Mon Sep 15, 2008 9:05 am

Great idea, I just did it. Thanks!

Should be able to fly it again this evening, now that Ike has passed through.


Fairchild 24

Mon Sep 15, 2008 9:14 am

Boy, are you gonna have fun. what a beautiful aircraft. I wish you both well & happy flying.

Tue Sep 16, 2008 8:44 am

Learning... learning...

Went to fly it last night after Ike's winds slowed down, and couldn't start it.

I thought the Intake Manifold was primed in the Warner because I saw only one primer line going forward. Turns out it's to only one cylinder. It's pretty hard to flood an intake manifold. You sure can flood one cylinder.

And then the battery, already not quite up, was too low. Oh well, learning experience.

I noticed an old-fashioned '70s vintage starter solenoid on the firewall. Rusty-looking. Just like my old '76 Dodge. I'll start with replacing that.

So the start sequence according to the Old Guy Who Knows (not kidding -- he does) is interesting.... Fuel on, pull the prop by hand 14 blades, go back inside, prime 5 strokes (on a primer that is almost impossible to tell whether it's priming or not) pull 4 more blades, take your seat, engage the started, count 2 blades, then mags on. Before yesterday it started right up. But I'm sure I flooded it while fiddling around with the primer trying to find out whether it was working. Then I didn't recognize the issue, so didn't pull it backwards to clear it.

Try again today!

Tue Sep 16, 2008 8:54 pm

Very nice Dave. I have seen that one in the hangar a few times at Brampton. I’m sure you and Robin will have a blast touring around Ontario with it. You know who wants to shoot it :wink: Back in 99 I photographed it with a pretty little low wing homebuilt painted in the same markings.

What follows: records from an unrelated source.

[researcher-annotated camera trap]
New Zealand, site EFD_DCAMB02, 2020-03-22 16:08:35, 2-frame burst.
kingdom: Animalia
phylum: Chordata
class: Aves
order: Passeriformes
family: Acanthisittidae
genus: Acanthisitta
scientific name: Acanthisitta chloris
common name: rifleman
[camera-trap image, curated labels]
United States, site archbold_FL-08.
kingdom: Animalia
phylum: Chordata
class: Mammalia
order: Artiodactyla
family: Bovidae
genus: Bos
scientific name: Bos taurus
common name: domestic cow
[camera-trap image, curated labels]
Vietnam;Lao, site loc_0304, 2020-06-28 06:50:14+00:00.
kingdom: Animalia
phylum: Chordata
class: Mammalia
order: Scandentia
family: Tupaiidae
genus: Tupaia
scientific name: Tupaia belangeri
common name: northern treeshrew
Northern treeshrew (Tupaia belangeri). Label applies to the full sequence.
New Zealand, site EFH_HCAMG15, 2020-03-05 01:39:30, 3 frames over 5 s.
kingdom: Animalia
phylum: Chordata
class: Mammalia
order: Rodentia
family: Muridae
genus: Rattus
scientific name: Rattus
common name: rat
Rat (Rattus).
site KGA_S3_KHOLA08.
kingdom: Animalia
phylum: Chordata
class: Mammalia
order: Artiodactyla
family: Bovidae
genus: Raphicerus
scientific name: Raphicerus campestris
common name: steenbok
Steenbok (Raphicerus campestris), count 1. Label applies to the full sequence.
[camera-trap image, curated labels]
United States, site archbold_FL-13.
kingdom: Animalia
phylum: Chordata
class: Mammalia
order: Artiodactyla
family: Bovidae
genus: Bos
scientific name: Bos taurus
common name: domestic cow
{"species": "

Is it still there?

See you at Gatineau on the weekend.


Eric & Berni

Tue Sep 16, 2008 9:41 pm

Well, the learning curve was steep but we climbed it.

First came re-charging the battery. We waited. In the meantime Robin hung up her new checklist, which beat my own pitiful technical scribble to dust.


Last edited by Dave Hadfield on Sun Feb 11, 2018 8:09 am, edited 1 time in total.